PROBLEM DETAILS ->
Return the entries below verbatim. Pictures stay out.

##### ENTRIES #####

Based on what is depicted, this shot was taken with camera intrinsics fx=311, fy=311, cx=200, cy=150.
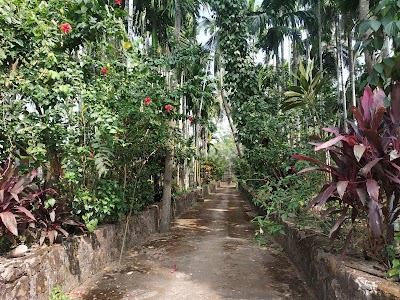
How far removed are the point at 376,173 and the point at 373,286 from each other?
0.91 metres

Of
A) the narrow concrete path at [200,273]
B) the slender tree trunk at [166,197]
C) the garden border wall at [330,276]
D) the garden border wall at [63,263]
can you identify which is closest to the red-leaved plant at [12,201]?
the garden border wall at [63,263]

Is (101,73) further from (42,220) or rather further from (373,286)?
(373,286)

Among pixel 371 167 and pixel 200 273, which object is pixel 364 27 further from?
pixel 200 273

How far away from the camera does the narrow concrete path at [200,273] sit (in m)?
3.82

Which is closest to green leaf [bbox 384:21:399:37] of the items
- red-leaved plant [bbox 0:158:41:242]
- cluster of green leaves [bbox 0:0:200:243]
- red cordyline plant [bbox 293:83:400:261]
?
red cordyline plant [bbox 293:83:400:261]

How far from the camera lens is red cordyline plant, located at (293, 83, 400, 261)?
2.47 meters

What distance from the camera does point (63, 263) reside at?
3791 millimetres

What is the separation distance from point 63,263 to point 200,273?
190 cm

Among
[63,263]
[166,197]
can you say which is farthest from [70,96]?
[166,197]

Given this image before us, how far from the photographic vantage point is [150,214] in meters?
7.35

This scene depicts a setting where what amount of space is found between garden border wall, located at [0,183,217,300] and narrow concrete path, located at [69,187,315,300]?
0.20 meters

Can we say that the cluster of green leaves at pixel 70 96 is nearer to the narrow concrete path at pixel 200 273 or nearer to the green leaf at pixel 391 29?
the narrow concrete path at pixel 200 273

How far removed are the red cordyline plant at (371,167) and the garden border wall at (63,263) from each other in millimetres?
2862

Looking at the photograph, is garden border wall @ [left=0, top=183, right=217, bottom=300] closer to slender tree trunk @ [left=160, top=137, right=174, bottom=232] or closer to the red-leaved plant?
the red-leaved plant
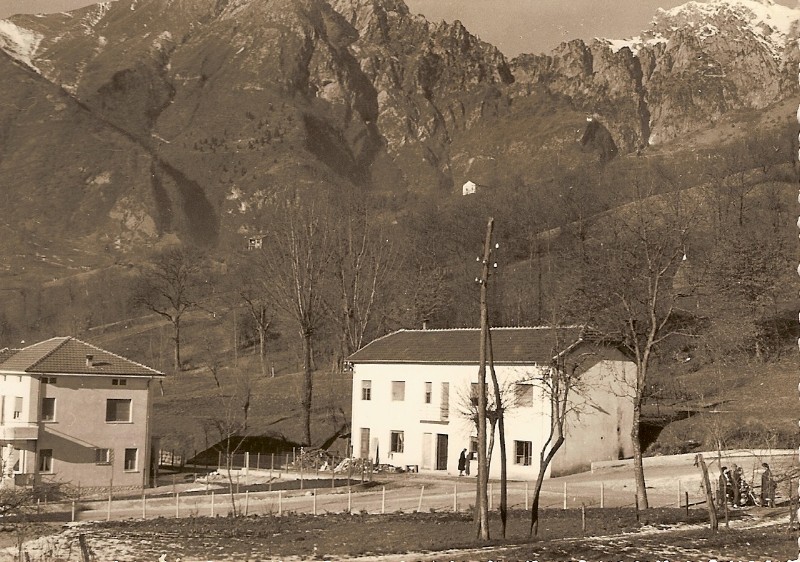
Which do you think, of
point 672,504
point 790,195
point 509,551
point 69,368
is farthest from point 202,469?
point 790,195

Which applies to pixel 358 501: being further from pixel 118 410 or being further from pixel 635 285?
pixel 635 285

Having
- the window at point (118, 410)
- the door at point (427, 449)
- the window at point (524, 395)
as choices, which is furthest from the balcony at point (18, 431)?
the window at point (524, 395)

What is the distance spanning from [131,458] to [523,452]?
63.4 ft

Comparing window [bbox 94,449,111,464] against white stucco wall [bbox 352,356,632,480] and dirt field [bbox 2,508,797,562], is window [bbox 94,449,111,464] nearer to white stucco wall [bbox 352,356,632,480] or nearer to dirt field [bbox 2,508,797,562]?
white stucco wall [bbox 352,356,632,480]

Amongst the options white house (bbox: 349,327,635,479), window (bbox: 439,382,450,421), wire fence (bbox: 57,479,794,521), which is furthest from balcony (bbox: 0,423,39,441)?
window (bbox: 439,382,450,421)

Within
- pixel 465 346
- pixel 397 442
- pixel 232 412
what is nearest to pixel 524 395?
pixel 465 346

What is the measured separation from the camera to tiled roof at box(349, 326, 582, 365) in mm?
52188

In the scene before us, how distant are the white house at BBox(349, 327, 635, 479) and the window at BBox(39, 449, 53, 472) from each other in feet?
58.8

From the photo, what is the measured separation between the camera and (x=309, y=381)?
6344 cm

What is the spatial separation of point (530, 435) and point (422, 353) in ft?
30.3

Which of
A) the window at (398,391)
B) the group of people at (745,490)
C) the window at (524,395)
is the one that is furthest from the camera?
the window at (398,391)

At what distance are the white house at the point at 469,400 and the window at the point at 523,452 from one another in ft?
0.16

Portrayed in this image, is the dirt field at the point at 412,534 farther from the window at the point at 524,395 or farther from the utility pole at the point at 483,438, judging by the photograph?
the window at the point at 524,395

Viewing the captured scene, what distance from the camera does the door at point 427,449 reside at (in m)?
56.1
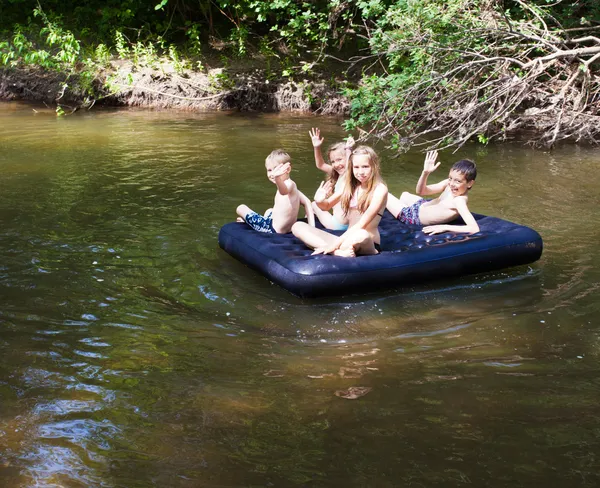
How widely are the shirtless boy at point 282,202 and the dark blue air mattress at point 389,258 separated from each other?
0.13 m

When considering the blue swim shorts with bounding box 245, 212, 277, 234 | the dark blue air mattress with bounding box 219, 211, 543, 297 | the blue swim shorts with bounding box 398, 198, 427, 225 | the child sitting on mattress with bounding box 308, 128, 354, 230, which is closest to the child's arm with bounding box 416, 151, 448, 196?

#####

EXERCISE RESPONSE ->
Based on what is depicted, this shot was taken with camera intrinsics fx=311, fy=311, cx=200, cy=150.
How far removed are the point at 376,173 and the point at 373,286 from each other?
0.91 metres

Of
A) the narrow concrete path at [200,273]
B) the slender tree trunk at [166,197]
C) the garden border wall at [330,276]
D) the garden border wall at [63,263]
can you identify which is closest to the red-leaved plant at [12,201]?
the garden border wall at [63,263]

Is (101,73) further from (42,220) or rather further from (373,286)?
(373,286)

Among pixel 371 167 and pixel 200 273, which object is pixel 364 27 further from?
pixel 200 273

How far away from the camera does the narrow concrete path at [200,273] sit (in m)?
3.82

Which is closest to green leaf [bbox 384:21:399:37] of the items
- red-leaved plant [bbox 0:158:41:242]
- cluster of green leaves [bbox 0:0:200:243]
- red cordyline plant [bbox 293:83:400:261]
?
red cordyline plant [bbox 293:83:400:261]

How far from the camera lens is red cordyline plant, located at (293, 83, 400, 261)?
2.47 meters

What distance from the camera does point (63, 263) reside at?
3791 millimetres

What is the separation distance from point 63,263 to point 200,273?
190 cm

Among
[63,263]
[166,197]
can you say which is farthest from [70,96]?
[166,197]

Given this image before us, how far from the photographic vantage point is [150,214] in meters?
7.35

This scene depicts a setting where what amount of space is found between garden border wall, located at [0,183,217,300] and narrow concrete path, located at [69,187,315,300]?
0.20 meters

Can we say that the cluster of green leaves at pixel 70 96 is nearer to the narrow concrete path at pixel 200 273 or nearer to the green leaf at pixel 391 29?
the narrow concrete path at pixel 200 273

How far removed are the red cordyline plant at (371,167) and the garden border wall at (63,263) from each other in millimetres?
2862

Looking at the photograph, is garden border wall @ [left=0, top=183, right=217, bottom=300] closer to slender tree trunk @ [left=160, top=137, right=174, bottom=232] or closer to the red-leaved plant?
the red-leaved plant
Which do you think, of
point 672,504
point 790,195
point 509,551
point 69,368
is farthest from point 202,469?
point 790,195

Which applies to pixel 358 501: being further from pixel 118 410 or being further from pixel 635 285?
pixel 635 285

Having
- the window at point (118, 410)
- the door at point (427, 449)
- the window at point (524, 395)
as choices, which is furthest from the balcony at point (18, 431)?
the window at point (524, 395)

What is the distance spanning from [131,458] to [523,452]?
63.4 ft

Comparing window [bbox 94,449,111,464] against white stucco wall [bbox 352,356,632,480] and dirt field [bbox 2,508,797,562], is window [bbox 94,449,111,464] nearer to white stucco wall [bbox 352,356,632,480] or nearer to dirt field [bbox 2,508,797,562]?
white stucco wall [bbox 352,356,632,480]

Amongst the options white house (bbox: 349,327,635,479), window (bbox: 439,382,450,421), wire fence (bbox: 57,479,794,521), which is furthest from balcony (bbox: 0,423,39,441)?
window (bbox: 439,382,450,421)

Within
- pixel 465 346
- pixel 397 442
- pixel 232 412
what is nearest to pixel 524 395?
pixel 465 346

What is the measured separation from the camera to tiled roof at box(349, 326, 582, 365) in mm?
52188

In the scene before us, how distant are the white house at BBox(349, 327, 635, 479) and the window at BBox(39, 449, 53, 472) from each other in feet?
58.8

From the photo, what is the measured separation between the camera and (x=309, y=381)?
6344 cm

What is the spatial separation of point (530, 435) and point (422, 353) in ft?
30.3

Which of
A) the window at (398,391)
B) the group of people at (745,490)
C) the window at (524,395)
is the one that is furthest from the camera?
the window at (398,391)

At what distance are the white house at the point at 469,400 and the window at the point at 523,452 from one another in ft?
0.16

Portrayed in this image, is the dirt field at the point at 412,534 farther from the window at the point at 524,395 or farther from the utility pole at the point at 483,438, judging by the photograph?
the window at the point at 524,395

Viewing the captured scene, what distance from the camera does the door at point 427,449 reside at (in m)?
56.1
How widely are the shirtless boy at point 282,202 and the dark blue air mattress at point 389,258 separated from each other?
0.13 m

When considering the blue swim shorts with bounding box 245, 212, 277, 234 | the dark blue air mattress with bounding box 219, 211, 543, 297 | the blue swim shorts with bounding box 398, 198, 427, 225 | the child sitting on mattress with bounding box 308, 128, 354, 230, which is closest to the child's arm with bounding box 416, 151, 448, 196?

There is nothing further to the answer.